Pemeriksaan intensif ini berfokus pada pendalaman pengetahuan RK terkait dana non-budgeter BJB yang diduga berasal dari mark-up anggaran iklan, serta konfirmasi aset-asetnya yang tercantum dalam Laporan Harta Kekayaan Penyelenggara Negara (LHKPN).

​Kasus ini telah menetapkan lima orang sebagai tersangka, termasuk mantan Direktur Utama BJB.

KPK menduga terjadi kerugian negara hingga Rp 222 miliar dari pengadaan iklan fiktif yang dananya digunakan untuk kebutuhan non-budgeter.

Juru Bicara KPK, Budi Prasetyo, mengungkapkan materi pemeriksaan terhadap RK. Penyidik berupaya mencocokkan keterangan RK dengan bukti-bukti yang telah dikantongi.​

"Penyidik mendalami pengetahuan saudara RK terkait dengan anggaran-anggaran non-budgeter tersebut, termasuk penyidik mengonfirmasi terkait dengan aset-aset yang dimiliki oleh RK apakah terkait juga dengan anggaran non-budgeter," ucap Budi Prasetyo.​

"Sehingga setiap keterangan dari saksi termasuk saudara RK pada hari ini tentu nanti akan kita cocokkan.
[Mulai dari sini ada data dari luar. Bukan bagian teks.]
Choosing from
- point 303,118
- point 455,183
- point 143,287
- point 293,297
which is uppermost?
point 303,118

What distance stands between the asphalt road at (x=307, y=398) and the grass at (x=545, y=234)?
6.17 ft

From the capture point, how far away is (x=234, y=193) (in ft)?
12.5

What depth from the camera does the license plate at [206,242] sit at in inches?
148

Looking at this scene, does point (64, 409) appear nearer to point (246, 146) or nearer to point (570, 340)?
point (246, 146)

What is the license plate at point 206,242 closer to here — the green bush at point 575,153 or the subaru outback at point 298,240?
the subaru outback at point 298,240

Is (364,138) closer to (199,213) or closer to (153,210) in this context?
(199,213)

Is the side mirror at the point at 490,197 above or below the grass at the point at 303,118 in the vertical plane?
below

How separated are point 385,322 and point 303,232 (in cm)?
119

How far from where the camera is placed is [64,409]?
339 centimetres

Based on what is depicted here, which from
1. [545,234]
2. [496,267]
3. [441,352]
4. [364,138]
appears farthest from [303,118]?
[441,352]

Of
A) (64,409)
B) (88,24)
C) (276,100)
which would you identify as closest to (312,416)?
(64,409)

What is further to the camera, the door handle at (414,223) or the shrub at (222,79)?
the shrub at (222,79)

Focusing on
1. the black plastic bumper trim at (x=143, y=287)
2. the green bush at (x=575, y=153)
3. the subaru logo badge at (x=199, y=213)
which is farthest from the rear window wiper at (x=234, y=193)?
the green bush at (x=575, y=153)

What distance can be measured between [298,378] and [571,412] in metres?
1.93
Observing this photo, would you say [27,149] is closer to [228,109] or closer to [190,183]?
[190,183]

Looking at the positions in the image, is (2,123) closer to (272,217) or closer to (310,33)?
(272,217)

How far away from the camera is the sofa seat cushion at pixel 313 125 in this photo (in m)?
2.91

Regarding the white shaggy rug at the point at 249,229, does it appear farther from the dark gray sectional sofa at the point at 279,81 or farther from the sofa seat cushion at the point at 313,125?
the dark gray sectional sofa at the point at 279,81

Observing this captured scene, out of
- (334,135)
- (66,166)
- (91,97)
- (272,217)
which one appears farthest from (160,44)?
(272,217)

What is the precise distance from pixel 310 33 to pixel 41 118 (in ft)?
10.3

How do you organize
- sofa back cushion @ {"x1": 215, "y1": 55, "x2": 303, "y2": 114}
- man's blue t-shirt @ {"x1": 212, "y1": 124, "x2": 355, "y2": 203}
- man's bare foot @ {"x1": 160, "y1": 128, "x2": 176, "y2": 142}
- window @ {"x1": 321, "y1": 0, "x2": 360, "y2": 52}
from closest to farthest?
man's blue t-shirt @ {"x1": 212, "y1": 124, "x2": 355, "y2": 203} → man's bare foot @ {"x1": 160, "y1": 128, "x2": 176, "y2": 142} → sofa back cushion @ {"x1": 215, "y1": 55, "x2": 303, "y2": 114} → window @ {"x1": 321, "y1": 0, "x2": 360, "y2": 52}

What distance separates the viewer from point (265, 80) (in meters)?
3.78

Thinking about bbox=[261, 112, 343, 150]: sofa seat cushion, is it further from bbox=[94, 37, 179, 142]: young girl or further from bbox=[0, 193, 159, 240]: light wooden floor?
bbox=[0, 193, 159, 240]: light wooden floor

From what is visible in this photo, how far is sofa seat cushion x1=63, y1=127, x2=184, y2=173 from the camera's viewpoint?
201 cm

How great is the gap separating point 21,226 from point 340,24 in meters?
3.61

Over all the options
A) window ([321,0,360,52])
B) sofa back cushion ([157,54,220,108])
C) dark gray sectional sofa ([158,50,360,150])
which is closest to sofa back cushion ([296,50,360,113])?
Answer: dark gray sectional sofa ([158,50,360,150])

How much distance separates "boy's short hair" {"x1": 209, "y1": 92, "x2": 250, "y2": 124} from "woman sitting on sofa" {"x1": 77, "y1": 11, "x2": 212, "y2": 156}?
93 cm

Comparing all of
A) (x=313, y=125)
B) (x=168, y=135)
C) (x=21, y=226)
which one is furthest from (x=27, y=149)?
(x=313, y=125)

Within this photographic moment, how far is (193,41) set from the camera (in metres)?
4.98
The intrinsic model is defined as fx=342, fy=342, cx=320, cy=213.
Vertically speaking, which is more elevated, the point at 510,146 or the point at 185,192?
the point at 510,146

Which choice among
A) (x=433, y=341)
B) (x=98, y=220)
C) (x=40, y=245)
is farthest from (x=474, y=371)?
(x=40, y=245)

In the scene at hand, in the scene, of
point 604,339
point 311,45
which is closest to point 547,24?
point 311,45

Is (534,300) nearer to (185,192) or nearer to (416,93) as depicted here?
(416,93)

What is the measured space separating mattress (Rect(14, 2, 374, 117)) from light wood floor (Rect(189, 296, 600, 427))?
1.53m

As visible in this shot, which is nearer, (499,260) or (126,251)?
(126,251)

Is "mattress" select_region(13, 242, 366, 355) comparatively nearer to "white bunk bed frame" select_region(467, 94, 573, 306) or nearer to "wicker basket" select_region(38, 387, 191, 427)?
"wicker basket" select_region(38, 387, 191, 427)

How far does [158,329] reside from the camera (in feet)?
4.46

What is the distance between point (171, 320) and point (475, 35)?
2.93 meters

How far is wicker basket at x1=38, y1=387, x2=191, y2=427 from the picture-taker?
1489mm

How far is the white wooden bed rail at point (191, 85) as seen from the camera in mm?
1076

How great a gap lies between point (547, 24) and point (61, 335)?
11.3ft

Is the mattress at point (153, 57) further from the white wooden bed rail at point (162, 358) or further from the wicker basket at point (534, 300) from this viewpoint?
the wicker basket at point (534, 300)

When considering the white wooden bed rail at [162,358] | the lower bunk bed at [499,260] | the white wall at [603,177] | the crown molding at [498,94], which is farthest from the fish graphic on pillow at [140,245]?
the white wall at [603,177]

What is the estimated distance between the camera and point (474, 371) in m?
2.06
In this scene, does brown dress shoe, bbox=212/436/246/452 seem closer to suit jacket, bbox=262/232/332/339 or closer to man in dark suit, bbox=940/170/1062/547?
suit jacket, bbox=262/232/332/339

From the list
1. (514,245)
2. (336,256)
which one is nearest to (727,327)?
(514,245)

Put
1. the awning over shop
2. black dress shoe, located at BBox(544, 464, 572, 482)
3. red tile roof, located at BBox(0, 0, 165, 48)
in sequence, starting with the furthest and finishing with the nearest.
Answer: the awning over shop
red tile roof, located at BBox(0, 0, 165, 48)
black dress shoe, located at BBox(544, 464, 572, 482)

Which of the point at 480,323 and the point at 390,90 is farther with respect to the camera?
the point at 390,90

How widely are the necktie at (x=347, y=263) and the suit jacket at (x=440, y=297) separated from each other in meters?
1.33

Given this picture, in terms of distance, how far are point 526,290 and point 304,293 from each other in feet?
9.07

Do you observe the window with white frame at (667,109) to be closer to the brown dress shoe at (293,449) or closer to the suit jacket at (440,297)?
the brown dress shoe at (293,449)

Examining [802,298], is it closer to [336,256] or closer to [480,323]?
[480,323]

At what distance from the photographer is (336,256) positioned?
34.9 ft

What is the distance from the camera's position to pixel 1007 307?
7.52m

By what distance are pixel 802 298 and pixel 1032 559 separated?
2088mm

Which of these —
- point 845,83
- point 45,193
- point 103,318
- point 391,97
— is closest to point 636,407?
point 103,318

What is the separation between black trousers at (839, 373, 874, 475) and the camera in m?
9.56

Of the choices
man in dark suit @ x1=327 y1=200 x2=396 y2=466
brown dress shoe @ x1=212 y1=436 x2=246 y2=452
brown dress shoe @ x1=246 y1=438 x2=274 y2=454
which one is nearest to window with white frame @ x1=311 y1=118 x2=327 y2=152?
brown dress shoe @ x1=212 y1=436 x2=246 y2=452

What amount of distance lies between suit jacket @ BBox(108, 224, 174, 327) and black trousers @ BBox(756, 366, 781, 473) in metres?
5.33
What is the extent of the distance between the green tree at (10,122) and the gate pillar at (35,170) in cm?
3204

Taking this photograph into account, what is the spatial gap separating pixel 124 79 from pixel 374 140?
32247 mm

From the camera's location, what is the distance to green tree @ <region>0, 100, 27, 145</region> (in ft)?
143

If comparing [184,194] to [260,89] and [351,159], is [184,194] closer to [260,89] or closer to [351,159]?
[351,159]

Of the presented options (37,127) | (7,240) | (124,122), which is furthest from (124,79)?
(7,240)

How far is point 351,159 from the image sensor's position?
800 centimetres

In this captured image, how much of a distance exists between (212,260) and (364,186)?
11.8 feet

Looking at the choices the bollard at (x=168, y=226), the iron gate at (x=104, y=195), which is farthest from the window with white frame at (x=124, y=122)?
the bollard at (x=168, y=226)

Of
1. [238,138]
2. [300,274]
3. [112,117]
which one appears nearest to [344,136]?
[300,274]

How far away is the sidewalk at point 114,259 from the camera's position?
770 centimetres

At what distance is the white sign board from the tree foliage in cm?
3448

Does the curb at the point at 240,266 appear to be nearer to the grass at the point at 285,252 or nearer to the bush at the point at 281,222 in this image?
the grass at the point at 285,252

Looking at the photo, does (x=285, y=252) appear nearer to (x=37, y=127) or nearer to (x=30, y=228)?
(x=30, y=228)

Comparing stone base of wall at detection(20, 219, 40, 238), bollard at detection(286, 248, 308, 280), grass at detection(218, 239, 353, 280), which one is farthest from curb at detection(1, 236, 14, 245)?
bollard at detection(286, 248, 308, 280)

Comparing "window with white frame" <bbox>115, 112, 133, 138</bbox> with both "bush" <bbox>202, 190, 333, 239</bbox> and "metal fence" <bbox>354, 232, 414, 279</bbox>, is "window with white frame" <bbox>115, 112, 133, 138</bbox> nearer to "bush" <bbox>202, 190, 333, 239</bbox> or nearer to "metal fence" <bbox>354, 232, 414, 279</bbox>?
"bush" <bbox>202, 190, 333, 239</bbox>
Apakah sesuai dengan fakta-fakta atau bukti-bukti lainnya, baik dari saksi lainnya maupun dari dokumen ataupun barang bukti elektronik yang sudah disita oleh penyidik KPK," imbuhnya.

​Sementara itu, Ridwan Kamil usai diperiksa selama hampir enam jam membantah keras tuduhan keterlibatan atau penerimaan aliran dana haram tersebut. Ia mengaku tidak mengetahui adanya dana non-budgeter BJB.​

"Makanya kalau ditanya saya mengetahui, saya tidak tahu. Apalagi terlibat, menikmati hasilnya dan sebagainya. Mudah-mudahan klarifikasi saya ini bisa membuat spekulasi atau persepsi yang terbangun selama ini bisa lebih klir. Saya senang dengan undangan klarifikasi," kata Ridwan Kamil.​

Salah satu fokus KPK adalah menelusuri dugaan penggunaan dana non-budgeter untuk pembelian aset pribadi RK, termasuk mobil mewah.

Menurut temuan KPK, diduga ada perbuatan melawan hukum dalam pengadaan penempatan iklan ke sejumlah media massa yang mengakibatkan kerugian negara mencapai Rp 222 miliar. Dana ini diduga digunakan pihak BJB untuk memenuhi kebutuhan dana non-budgeter.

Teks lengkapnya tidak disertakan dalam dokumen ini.